Mapping Our Inner Workings
Tapping into the secrets of our own bodies can give us clues on what medical conditions we may expect in our lifetimes, prevent them, or even cure them. Personal genomics, the mapping and modifying of human DNA, may allow us to do this. Doctors in the future may be able to prescribe preventative medications to prevent or slow the progression of chronic diseases, as well as mitigate unwanted side-effects. Patients would be screened for specific hereditary cancers or diseases in order to prepare and overcome them before they manifest.
My Clothes Are Smart. Are Yours?
The types of technology mentioned above may become available in the near future, but what do we have that will benefit us right now? How about a belt that protects you in the event of a fall, shoes that keep you upright, or a shirt that will alert you if you are having a heart attack? These things exist, and they are called Smart Clothes.

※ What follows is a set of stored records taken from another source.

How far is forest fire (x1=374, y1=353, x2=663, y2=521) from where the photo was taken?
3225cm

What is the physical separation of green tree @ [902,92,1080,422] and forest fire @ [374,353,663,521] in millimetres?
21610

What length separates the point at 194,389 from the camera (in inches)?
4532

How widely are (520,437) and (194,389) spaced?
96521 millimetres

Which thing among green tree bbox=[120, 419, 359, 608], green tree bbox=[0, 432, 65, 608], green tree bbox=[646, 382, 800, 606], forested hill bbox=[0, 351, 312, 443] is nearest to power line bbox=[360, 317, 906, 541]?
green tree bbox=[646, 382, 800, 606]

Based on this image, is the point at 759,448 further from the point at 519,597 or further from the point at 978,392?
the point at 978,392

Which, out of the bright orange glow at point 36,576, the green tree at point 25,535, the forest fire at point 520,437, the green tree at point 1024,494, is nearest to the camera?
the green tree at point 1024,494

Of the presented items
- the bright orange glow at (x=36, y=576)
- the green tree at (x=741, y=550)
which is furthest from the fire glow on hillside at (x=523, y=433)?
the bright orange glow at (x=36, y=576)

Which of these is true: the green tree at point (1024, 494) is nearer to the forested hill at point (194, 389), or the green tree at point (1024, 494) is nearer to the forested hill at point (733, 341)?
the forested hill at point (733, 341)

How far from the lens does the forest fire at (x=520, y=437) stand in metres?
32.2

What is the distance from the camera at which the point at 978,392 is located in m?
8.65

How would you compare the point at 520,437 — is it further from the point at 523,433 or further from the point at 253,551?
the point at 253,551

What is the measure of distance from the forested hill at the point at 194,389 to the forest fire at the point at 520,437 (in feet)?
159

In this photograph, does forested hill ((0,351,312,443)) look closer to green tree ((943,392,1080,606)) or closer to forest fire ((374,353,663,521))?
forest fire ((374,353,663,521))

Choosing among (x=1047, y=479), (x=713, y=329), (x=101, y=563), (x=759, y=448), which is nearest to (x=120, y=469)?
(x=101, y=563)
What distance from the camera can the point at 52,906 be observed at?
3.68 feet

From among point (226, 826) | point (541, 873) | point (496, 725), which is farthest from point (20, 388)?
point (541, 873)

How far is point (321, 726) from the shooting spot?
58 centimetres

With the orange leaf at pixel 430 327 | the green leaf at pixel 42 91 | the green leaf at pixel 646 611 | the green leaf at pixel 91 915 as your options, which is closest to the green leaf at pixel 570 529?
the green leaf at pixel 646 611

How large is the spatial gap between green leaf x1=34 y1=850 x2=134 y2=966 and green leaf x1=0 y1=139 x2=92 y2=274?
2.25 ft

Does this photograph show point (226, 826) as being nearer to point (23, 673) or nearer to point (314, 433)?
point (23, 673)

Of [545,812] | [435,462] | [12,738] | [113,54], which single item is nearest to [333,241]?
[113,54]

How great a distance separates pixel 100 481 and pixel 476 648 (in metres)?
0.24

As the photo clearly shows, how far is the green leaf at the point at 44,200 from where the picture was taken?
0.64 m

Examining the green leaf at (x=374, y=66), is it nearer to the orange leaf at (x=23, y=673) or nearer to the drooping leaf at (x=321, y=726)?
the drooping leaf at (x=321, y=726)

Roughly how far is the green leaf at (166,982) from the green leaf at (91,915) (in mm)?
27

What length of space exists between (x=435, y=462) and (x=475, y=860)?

Smart Clothes are a fast-growing industry, and for good cause. For diabetics, there are socks that can warn of foot problems. Dubbed SmartSox, they may look like an average pair of socks, but woven within them are a number of pressure-sensitive sensors. These sensors can be connected to a computer, allowing medical professionals to detect foot problems related to diabetes. Another foot product soon to be available are insoles made with vibrating motors designed to help those who have insensitivity in their feet and legs. Studies have shown that individuals who wore the insoles were better able to keep a solid footing, reducing the risk of a fall.
Stirred, but Not Shaken.
Fractures, bruises, and a long recovery time means that falling is a big concern to seniors; hence the new Smart Clothing invention, the Airbag Belt. Using technology similar to airbag systems we find in our cars, a comfortable belt can be worn around the waist that senses when the wearer has lost their balance and deploys a protective curtain that absorbs what could have been a nasty injury. Not only practical and comfortable, wearing an airbag belt may make you feel like you are a spy in a James Bond film. Grandpa will not only be kept safe, he’ll also be the talk of the family.
Only Time Will Tell.
Advances in technology will continue to improve and extend our longevity. We may not live in the world as imagined by the Jetsons, but it seems we may soon live in one where science has become stranger than fiction. Sensors in our clothing are an emerging trend, especially for the medically self-aware. Medical professionals may use high-tech clothing as tools to help monitor and diagnose their patients. In a way, putting on a coat may soon be like putting on a doctor. Other advancements in genomics, telomeres, nano-technology, and 3D printing organs all stand to greatly increase longevity as well as quality of life. Invariably, only time will tell. While physical tech undergoes type approval requirements, what these technologies will require is not yet known.